Task details
Search the material for "States" and show all lines that contain it.

===

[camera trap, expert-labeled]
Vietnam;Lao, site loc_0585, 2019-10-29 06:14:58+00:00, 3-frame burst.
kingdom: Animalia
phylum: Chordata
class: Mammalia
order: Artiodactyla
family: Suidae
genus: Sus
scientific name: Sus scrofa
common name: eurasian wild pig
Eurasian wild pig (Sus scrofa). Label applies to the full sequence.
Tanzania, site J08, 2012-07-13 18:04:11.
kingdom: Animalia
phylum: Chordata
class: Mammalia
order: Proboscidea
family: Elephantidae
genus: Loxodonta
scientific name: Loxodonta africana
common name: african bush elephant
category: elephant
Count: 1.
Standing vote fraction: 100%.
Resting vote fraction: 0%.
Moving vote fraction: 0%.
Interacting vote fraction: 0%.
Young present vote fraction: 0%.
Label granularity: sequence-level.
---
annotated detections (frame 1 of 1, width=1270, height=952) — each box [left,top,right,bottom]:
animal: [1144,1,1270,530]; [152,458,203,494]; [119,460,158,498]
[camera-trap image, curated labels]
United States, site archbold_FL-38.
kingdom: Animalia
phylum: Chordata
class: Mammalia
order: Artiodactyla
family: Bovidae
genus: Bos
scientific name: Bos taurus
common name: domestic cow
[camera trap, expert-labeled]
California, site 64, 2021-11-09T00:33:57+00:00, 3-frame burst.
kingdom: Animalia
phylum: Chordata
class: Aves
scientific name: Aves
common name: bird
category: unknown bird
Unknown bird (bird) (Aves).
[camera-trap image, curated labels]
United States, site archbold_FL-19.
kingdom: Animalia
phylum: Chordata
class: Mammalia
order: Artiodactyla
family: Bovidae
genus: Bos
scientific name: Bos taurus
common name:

===

Solution to this exercise
United States, site archbold_FL-38.
United States, site archbold_FL-19.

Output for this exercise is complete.